ER- RAHMAN! Ayırmadan inanan inanmayan her insana bol ikramda bulunan Sensin. Her canlıya yaşama zemini sunan ve gerekli nimetleri ulaştıran, şefkatini gösteren Sensin. Güneşin, yağmurun, toprağından istifade ettiren ancak Sensin. Dünyadaki biz fanilere şefkatini çok eyle. Bizdeki merhametsizliği, katı kalpliliği yok eyleyiver.
ER- RAHİM! Dünyada sana itaatle son nefesini verenlere ebedi nimetleri veren ancak Sensin. Müminleri koruyup gözeten ve onlara karşı çok şefkatli olan Sensin.
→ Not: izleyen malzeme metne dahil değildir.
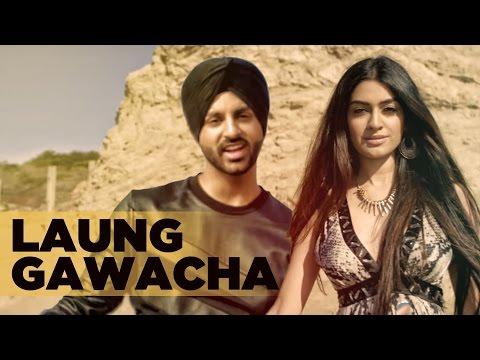 Laung Gawacha  Kay V Singh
Biz mümin kullarına lütfunu, ikramını çok eyle. Yanlış yapmamıza neden olan gafleti yok eyleyiver.
EL- MELİK! Bilinen ve bilinmeyen bütün âlemlerin sahibi ve yöneticisi Sensin. Mülkün gerçek sahibi olma idrakini biz kullarında çok eyle. Bizdeki büyük- küçük meliklik davasındaki gururu yok eyleyiver.
EL-KUDDÜS! Her türlü eksiklikten çok uzak, en pak, çok temiz olan Sensin. Bizleri hem maddi hem manevi kirlerden arındıran ancak Sensin. İç ve dış temizliğimizdeki gayretimizi çok eyle. Özellikle bizi darlaştıran, köleleştiren, insanlarla ve diğer canlılarla iletişimimizi sıkıntıya sokan özümüzdeki içsel kirleri yok eyleyiver.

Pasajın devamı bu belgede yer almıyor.